● What is being asked
Please write out exactly the lines of the data below from the line holding "Traditional Emerald Engagement" through the line holding "Google Dublin Indoor Office Swing", and leave out the rest.

● Data provided
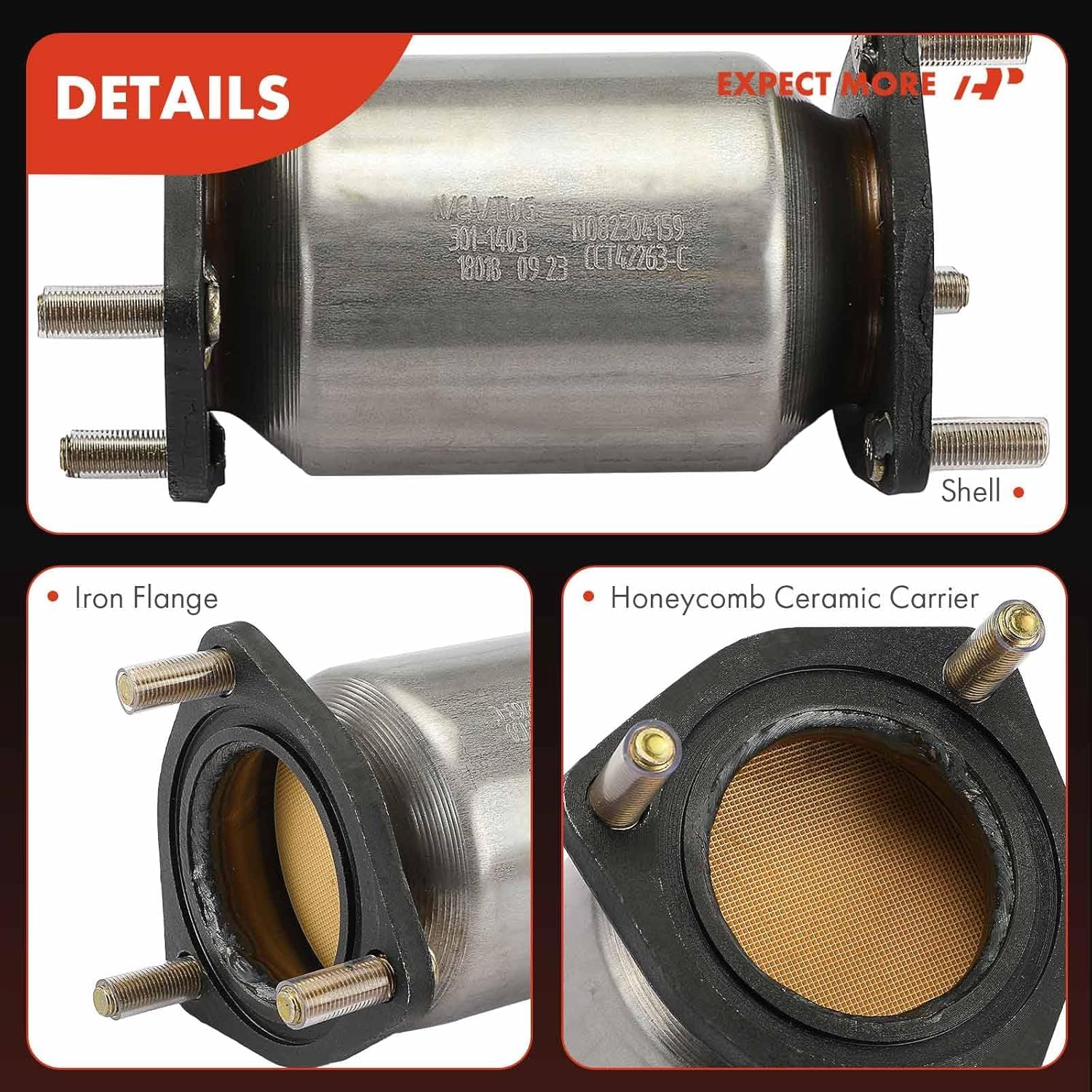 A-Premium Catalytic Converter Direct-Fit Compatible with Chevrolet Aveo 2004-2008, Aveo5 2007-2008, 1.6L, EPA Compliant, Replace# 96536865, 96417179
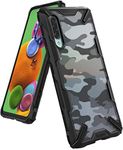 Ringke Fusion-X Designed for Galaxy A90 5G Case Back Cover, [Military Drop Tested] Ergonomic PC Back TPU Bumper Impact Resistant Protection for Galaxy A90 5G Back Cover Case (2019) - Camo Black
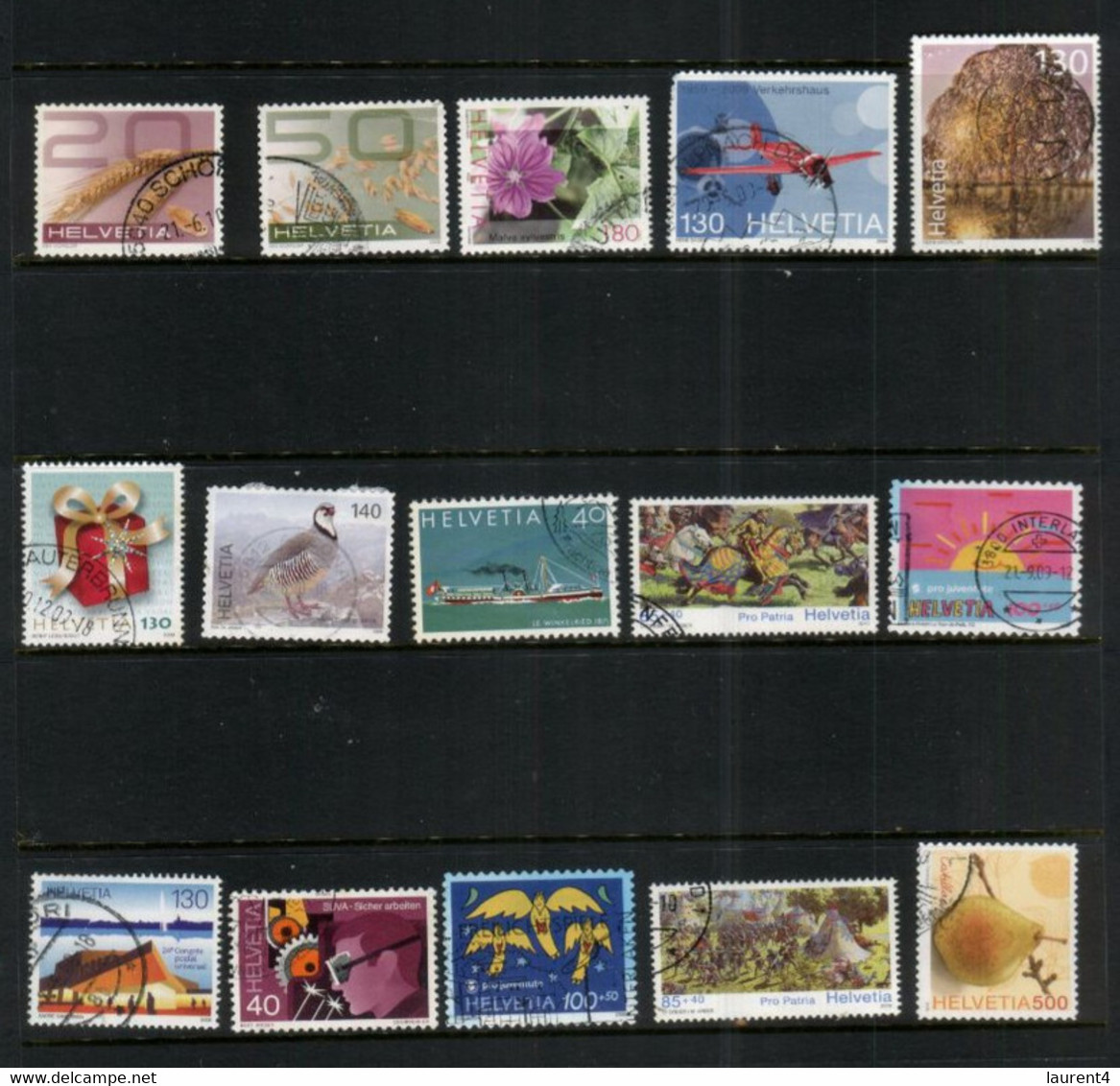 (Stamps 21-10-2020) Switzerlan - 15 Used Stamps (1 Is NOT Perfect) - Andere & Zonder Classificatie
--
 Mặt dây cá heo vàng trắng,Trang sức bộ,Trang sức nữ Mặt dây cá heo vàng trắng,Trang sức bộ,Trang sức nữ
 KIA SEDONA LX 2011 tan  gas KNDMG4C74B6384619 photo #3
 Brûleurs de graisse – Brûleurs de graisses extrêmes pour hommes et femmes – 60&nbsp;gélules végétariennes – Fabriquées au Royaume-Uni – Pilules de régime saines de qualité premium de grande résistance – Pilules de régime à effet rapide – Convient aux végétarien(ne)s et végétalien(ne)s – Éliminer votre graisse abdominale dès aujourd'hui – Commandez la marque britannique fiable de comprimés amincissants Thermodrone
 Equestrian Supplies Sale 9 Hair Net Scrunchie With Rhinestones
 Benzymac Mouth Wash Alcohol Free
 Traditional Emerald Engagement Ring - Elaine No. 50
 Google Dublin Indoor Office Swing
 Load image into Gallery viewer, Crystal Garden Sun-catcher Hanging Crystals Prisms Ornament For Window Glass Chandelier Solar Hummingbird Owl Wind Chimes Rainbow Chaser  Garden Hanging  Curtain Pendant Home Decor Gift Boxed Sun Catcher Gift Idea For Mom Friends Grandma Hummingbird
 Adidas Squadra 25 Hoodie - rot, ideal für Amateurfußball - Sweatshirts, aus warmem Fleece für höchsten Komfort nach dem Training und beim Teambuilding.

● Answer below
 Traditional Emerald Engagement Ring - Elaine No. 50
 Google Dublin Indoor Office Swing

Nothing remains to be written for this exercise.